Caitlin Blair is the spokesperson for United Food and Commercial Workers Local 227, which represents meat-packers and grocers—workers in industries that have remained open during the pandemic.

She says that the government is already not enforcing safety regulations in companies, and that more legal protections will only make the situation worse.

“Immunity is just allowing business to pick and choose what they’re going to do for their workers," Blair said.

At least 481 meat-packers have been diagnosed with coronavirus in Kentucky and two have died so far during the pandemic, according to arecent report from the Ohio Valley Resource.

Bill Londrigan, president of Kentucky’s AFL-CIO chapter, says that lawmakers pushing for legal immunity have misplaced their priorities.

“Instead of focusing on making sure workers are safe in their workplaces, that should be the priority, not trying to shield employers from any kind of liability for them not complying or not providing the necessary protections that workers need to feel safe on the job," Londrigan said.

Employees who get sick on the job are already covered by Kentucky’s workers compensation system, with some exceptions.

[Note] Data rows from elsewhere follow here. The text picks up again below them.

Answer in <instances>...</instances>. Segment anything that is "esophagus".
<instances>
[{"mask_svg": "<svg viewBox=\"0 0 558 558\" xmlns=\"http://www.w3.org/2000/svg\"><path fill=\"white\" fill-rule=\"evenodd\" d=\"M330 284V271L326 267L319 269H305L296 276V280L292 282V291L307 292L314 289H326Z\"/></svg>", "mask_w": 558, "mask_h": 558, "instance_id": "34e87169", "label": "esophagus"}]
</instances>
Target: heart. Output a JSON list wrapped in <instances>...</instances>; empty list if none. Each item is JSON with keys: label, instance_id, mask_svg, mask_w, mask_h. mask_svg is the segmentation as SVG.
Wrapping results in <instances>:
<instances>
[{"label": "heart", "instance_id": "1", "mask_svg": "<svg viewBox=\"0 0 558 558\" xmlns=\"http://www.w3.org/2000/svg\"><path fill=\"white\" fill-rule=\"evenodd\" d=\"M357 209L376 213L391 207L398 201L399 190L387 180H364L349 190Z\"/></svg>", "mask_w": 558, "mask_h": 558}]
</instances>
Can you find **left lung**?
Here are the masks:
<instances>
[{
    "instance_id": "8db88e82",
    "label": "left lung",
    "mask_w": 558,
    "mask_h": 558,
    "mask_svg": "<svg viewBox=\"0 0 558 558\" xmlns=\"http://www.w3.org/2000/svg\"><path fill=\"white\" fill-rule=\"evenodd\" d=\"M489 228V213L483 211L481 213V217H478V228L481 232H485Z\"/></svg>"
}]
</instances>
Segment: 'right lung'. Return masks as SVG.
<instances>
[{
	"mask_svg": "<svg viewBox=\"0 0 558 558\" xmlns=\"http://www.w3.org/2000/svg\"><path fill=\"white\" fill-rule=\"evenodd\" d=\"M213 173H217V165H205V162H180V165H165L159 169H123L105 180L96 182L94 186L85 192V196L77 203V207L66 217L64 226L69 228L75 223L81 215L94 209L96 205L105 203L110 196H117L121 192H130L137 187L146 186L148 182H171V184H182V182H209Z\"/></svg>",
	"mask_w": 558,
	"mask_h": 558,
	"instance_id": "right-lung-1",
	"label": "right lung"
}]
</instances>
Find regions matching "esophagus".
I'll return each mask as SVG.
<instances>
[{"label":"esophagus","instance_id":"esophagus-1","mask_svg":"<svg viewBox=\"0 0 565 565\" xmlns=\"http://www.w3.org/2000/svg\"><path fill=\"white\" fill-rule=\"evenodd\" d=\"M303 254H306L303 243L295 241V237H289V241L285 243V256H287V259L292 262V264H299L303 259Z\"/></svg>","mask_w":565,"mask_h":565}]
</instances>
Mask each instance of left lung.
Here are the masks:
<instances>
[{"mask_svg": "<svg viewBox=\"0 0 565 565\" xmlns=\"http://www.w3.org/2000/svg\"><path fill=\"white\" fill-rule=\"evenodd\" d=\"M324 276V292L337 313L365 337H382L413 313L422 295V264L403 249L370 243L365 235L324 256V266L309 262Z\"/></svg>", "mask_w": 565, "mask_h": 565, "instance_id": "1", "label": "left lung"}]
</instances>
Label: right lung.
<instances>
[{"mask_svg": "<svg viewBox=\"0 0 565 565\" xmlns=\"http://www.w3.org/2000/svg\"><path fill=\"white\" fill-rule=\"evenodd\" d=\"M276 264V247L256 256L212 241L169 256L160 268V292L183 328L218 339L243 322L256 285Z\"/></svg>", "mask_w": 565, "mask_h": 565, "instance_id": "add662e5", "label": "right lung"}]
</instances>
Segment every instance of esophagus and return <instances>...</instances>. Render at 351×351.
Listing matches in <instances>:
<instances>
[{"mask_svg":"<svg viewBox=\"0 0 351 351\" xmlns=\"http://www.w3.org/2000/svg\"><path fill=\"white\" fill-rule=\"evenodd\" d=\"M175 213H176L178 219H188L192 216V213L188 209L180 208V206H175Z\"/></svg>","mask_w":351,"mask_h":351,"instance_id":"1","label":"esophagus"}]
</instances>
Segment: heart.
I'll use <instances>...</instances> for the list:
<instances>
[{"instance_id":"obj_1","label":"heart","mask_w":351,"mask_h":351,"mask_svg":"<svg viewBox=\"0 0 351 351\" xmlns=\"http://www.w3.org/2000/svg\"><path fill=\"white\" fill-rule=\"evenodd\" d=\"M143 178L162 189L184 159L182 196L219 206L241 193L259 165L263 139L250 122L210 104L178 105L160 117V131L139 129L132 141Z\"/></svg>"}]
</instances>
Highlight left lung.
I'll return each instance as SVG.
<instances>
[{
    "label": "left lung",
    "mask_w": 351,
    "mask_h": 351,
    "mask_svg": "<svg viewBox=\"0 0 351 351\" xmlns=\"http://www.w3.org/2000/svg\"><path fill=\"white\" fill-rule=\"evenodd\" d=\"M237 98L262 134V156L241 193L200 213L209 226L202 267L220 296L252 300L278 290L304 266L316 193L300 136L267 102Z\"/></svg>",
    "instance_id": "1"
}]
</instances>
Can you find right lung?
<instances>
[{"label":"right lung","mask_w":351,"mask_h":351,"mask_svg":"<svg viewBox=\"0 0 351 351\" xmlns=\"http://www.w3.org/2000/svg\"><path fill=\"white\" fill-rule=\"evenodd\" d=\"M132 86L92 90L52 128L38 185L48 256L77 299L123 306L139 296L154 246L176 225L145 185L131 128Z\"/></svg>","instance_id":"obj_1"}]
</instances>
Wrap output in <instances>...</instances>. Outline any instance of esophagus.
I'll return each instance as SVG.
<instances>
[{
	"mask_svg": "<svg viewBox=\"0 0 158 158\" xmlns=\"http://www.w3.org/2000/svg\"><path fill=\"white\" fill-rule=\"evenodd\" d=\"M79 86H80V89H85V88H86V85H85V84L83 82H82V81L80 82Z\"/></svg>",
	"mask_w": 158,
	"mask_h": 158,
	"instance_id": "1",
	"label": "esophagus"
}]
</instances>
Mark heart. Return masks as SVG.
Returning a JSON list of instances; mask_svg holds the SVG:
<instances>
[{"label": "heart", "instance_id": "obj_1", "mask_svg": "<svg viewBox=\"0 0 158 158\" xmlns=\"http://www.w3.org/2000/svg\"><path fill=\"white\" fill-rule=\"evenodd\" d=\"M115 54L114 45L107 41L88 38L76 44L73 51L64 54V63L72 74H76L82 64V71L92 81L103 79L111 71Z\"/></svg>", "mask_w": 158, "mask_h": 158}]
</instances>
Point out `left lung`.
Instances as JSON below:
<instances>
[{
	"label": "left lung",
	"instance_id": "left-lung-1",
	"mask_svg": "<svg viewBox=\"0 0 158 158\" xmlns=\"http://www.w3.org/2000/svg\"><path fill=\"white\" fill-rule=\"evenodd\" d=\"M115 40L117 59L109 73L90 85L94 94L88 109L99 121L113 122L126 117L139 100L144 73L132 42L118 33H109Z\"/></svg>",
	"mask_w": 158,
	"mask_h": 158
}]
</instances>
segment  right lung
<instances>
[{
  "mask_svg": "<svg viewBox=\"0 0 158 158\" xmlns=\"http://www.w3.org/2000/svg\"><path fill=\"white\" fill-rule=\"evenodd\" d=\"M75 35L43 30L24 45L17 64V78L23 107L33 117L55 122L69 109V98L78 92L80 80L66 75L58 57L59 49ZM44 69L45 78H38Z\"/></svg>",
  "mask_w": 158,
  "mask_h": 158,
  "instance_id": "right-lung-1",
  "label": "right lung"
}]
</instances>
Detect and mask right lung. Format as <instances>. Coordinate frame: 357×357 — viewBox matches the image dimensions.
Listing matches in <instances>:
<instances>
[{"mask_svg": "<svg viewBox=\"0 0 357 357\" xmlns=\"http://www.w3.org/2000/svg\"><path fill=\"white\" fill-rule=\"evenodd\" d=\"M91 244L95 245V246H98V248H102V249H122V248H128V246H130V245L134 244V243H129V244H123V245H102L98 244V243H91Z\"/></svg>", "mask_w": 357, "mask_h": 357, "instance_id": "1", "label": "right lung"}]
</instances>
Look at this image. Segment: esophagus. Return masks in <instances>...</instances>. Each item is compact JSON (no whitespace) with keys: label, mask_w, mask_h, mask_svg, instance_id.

Almost all businesses are required to pay for workers compensation insurance, and if an employee gets injured or sick on the job, they are required to file a workers comp claim instead of suing their employer.

That is, unless the worker can prove there was “deliberate intention” to injure or infect a worker.

Scott Bauries, an employment law professor at the University of Kentucky, says even under the current system, there’s a really high bar for workers suing their bosses for getting sick on the job.

“Unless the employer is going around and deliberately coughing in people’s faces. With an illness it’s already very difficult to prove that worker’s compensation should apply," Bauries said.

Bauries says, it’s more likely that a customer would sue a business for not taking the required steps to prevent coronavirus from spreading.

And he says it still might be difficult to pin liability on a business for transmitting a disease that’s widespread in the community to a customer.

“Customers make the decision or not to come into a place and do business with that place. Especially with Amazon and all that other stuff out there, you’ve got plenty of other options other than to go into a place and do business with them," Bauries said.

Still, if businesses are given broad immunity from coronavirus-related lawsuits as McConnell suggests, Bauries says it would be a major change.

"There is a system of tort law that sits out there right now that is meant to police careless conduct that harms innocent individuals who are patronizing a business. And that scheme of liability would arguably go away," Bauries said.

The House is expected to vote on its version of the next coronavirus relief package later this week. It’s unclear when McConnell will unveil his version.